Certains, enfin, sont portés par l’élan des débuts, comme Clément Vuillemier, qui vient de lancer «La grande tablée» sur les hauteurs de Vevey, ou Alain Monnard, pasteur de Crêt-Bérard qui, il y a deux ans, a créé «La Maisonnée», dans les locaux de la Maison d’Eglise et le Centre de séminaires vaudois de Crêt-Bérard. Pour définir sa communauté, il parle de «plasticité». «On a un bébé, deux ados, deux divorcés, deux couples, une retraitée. Des membres réformés, évangéliques et catholiques. Des chrétiens traditionnels et des nouveaux convertis. Des passionnés de liturgie et de silence, et d’autres, sensibles à la prière libre et à la louange.»
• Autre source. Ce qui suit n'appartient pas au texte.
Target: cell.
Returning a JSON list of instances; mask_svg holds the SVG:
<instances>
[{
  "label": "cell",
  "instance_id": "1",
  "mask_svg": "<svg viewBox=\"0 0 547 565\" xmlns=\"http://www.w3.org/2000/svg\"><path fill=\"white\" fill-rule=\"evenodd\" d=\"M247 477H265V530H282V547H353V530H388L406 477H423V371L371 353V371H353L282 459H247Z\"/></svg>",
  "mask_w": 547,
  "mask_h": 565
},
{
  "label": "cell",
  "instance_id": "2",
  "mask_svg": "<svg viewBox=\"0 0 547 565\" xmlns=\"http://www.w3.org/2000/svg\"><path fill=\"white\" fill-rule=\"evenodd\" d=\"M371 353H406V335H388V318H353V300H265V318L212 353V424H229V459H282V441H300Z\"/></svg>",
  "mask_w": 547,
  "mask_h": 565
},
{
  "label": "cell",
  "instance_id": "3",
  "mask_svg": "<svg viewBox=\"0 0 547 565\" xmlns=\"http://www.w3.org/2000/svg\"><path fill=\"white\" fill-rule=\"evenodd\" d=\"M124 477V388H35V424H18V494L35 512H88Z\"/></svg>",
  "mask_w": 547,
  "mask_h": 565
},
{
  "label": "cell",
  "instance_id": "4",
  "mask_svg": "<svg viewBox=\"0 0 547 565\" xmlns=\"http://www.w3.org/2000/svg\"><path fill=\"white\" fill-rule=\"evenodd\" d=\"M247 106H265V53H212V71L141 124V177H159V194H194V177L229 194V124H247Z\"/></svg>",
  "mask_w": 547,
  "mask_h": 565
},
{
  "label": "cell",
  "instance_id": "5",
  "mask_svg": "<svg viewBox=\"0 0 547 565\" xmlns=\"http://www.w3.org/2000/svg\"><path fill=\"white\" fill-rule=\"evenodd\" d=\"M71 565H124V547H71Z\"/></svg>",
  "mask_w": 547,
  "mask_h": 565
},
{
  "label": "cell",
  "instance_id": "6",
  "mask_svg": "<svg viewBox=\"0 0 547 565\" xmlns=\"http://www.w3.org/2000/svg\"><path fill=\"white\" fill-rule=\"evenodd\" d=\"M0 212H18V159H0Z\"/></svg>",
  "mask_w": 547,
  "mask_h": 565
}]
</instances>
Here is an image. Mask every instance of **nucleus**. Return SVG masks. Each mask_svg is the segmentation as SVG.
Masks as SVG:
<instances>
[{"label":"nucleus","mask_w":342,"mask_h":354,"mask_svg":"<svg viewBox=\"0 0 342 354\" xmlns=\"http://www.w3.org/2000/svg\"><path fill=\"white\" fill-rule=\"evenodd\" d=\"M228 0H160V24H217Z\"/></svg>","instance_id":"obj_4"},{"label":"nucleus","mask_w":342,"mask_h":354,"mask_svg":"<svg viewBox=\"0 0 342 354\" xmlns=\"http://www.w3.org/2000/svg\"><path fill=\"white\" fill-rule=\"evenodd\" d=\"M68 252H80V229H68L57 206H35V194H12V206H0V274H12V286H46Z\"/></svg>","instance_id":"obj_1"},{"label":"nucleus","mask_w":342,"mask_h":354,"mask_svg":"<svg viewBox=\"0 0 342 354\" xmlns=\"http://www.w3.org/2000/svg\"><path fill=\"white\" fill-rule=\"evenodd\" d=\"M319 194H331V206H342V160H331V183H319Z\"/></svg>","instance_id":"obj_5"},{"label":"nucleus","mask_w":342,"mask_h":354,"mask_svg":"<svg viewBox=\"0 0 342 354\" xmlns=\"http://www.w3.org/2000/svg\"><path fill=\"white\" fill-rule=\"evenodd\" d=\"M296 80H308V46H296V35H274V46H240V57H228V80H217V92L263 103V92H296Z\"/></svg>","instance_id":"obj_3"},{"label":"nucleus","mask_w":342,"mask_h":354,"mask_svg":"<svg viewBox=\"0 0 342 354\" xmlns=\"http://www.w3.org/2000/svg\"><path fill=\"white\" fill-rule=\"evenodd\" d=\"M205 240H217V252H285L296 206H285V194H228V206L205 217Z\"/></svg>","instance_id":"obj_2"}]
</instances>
Ce retour au local se vit aussi sur le plan spirituel

Une foi vécue au niveau local

Une diversité qui n’est ici pas vécue comme un défi – ce qui est le cas dans la plupart des institutions ecclésiales – mais au contraire célébrée comme une force. De fait, le nouveau monachisme questionne radicalement les Eglises… Dont il émane et dont il se nourrit, comme rappelle l’un des intervenants du jour, le Londonien Ian Mobsby, fondateur d’une communauté au plein cœur de la ville britannique. En attendant, faire partie d’une communauté de «nouveau monachisme» n’est a priori pas incompatible avec le fait d’appartenir à une Eglise ou à une paroisse. «L’époque est au local, dans l’approvisionnement alimentaire. Ce retour au local se vit aussi sur le plan spirituel!», résume ainsi Alain Monnard. Et si la proximité était le nouveau Graal?